Target Menjadi Negara Berpenghasilan Tinggi

Di tengah pencapaian ini pemerintah telah membuat target yang lebih visioner, yakni menjadikan Indonesia sebagai negara berpendapatan tinggi atau maju pada 2045. Untuk mencapai target tersebut, standarisasi Bank Dunia menyebut PDB per kapita harus mencapai minimal US$9.062, jika klasifikasi tersebut belum berubah.

Guna mencapai cita-cita masuk sebagai negara berpendapatan tinggi, PDB nasional ditargetkan mencapai US$7,4 triliun atau menempati peringkat lima terbesar di dunia pada tahun 2045.

Dalam Rencana Pembangunan Jangka Menengah Nasional (RPJMN) 2020-2024, target pada tahun 2036 diharapkan mencapai US$12,2 ribu atau Rp171,3 juta.

Mengacu pada standar tersebut, Indonesia masih perlu menggenjot pendapatan per kapitanya sampai tiga kali lipat dari posisi sekarang.

Namun, Asian Development Bank menyebut pindah status dari negara berpenghasilan menengah ke berpenghasilan tinggi jauh lebih sulit.

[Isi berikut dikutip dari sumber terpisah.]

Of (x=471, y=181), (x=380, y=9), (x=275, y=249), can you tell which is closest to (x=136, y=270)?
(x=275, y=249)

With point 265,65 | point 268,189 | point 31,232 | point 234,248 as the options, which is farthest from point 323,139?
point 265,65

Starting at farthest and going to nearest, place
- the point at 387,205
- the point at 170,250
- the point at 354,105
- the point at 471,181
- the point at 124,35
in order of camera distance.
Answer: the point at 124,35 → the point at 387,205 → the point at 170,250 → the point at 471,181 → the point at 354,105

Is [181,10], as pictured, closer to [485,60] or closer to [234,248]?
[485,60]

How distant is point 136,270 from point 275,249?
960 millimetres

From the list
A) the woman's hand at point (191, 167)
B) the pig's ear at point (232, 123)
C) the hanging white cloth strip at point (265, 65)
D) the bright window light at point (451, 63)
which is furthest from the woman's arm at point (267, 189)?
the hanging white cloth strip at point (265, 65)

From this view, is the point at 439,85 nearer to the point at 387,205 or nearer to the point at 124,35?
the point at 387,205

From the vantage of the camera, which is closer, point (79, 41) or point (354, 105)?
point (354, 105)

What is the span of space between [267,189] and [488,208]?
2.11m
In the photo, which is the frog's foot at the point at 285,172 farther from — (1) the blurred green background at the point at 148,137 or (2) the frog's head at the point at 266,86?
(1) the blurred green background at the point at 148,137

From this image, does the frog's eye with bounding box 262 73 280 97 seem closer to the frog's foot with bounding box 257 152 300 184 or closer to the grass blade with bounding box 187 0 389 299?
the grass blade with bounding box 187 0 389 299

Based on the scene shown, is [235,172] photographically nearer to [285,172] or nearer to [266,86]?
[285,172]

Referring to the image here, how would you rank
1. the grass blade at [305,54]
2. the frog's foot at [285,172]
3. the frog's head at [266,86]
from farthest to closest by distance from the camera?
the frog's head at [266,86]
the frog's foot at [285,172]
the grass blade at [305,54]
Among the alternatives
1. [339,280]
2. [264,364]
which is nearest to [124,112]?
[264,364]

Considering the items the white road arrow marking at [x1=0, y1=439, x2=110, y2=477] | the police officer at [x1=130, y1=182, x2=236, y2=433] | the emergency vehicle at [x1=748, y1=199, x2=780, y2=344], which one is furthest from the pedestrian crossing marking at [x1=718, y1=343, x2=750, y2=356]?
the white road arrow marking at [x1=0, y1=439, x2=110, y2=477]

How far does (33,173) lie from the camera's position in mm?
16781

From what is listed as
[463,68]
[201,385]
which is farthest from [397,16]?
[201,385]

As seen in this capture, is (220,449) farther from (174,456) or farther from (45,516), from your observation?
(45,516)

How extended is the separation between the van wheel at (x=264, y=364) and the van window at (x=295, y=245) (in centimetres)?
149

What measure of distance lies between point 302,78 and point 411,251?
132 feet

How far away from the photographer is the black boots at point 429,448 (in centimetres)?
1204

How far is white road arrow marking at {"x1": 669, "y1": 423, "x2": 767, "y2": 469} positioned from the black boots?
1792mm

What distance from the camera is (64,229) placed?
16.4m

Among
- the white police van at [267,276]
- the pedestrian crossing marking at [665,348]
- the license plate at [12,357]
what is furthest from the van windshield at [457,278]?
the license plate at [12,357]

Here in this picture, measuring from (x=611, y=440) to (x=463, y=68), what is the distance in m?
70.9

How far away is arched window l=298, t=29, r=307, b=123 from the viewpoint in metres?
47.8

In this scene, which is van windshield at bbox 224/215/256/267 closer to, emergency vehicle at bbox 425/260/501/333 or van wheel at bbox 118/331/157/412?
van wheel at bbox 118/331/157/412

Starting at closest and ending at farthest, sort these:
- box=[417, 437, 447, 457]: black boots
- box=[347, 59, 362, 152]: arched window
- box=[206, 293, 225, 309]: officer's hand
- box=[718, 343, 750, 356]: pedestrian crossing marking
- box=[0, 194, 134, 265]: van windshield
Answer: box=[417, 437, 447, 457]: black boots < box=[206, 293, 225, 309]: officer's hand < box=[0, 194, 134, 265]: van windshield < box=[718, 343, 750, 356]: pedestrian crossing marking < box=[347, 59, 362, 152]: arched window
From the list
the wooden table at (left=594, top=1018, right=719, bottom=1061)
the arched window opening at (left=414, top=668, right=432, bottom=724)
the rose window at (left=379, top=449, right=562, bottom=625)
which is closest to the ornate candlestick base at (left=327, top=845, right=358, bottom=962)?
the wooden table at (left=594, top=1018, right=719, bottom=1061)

Data median global pada 1960-2014, waktu yang dibutuhkan suatu negara untuk naik status menjadi negara berpendapatan tinggi adalah 23 tahun.

Negara-negara Asia yang berhasil naik level menjadi negara berpendapatan tinggi seperti Hong Kong, Korea Selatan, dan Cina hanya butuh waktu 19 tahun.

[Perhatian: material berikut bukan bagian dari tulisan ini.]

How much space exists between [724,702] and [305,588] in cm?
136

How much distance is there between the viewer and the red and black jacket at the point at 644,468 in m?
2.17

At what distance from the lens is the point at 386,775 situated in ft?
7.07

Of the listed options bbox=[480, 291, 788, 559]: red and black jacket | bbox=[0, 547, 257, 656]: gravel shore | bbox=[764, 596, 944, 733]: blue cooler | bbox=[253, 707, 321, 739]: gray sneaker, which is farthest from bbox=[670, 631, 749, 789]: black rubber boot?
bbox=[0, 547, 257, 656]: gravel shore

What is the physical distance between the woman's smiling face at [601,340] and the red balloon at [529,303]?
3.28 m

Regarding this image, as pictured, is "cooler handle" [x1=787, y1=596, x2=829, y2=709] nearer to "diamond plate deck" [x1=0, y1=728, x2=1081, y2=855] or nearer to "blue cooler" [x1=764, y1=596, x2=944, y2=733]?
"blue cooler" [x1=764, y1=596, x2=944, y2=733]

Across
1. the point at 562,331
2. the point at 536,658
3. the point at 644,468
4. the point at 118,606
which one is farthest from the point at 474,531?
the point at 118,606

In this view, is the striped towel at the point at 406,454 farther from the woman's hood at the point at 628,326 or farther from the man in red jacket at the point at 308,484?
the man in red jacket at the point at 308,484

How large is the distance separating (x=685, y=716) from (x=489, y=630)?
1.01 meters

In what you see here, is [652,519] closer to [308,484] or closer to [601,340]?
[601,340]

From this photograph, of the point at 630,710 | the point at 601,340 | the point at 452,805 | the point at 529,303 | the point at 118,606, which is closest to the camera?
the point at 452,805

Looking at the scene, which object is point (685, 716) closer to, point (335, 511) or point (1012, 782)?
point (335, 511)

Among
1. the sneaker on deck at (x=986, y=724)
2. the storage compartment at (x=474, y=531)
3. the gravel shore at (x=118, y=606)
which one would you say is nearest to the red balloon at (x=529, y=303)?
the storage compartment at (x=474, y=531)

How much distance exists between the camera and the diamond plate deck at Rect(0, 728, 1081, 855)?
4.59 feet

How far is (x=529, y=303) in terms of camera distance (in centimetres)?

Korea mampu membuat perubahan dari pendapatan menengah ke pendapatan tinggi dengan beralih dari fokus pada industri berat pada dekade 1970-an ke industri teknologi tinggi sejak pertengahan 1980-an.

Sepanjang 1988 - 1994, proporsi total ekspor manufaktur teknologi tinggi Korea Selatan naik dari sekitar 16% menjadi hampir 23%.

Negara yang ingin naik kelas menjadi negara berpendapatan tinggi harus mendorong pertumbuhan produktivitas, inovasi, dan melakukan banyak investasi dalam infrastruktur yang didukung pemerintah dan swasta.

Dalam rentang tahun tersebut, Korea telah berhasil meningkatkan infrastruktur pemerintah, deregulasi sektor keuangan, reformasi pendidikan untuk promosi ilmu pengetahuan dan teknologi, membangun kapasitas penelitian dan pengembangan negara, serta memberi subsidi pajak dan insentif bagi sektor swasta untuk berkontribusi dalam ekonomi pengetahuan.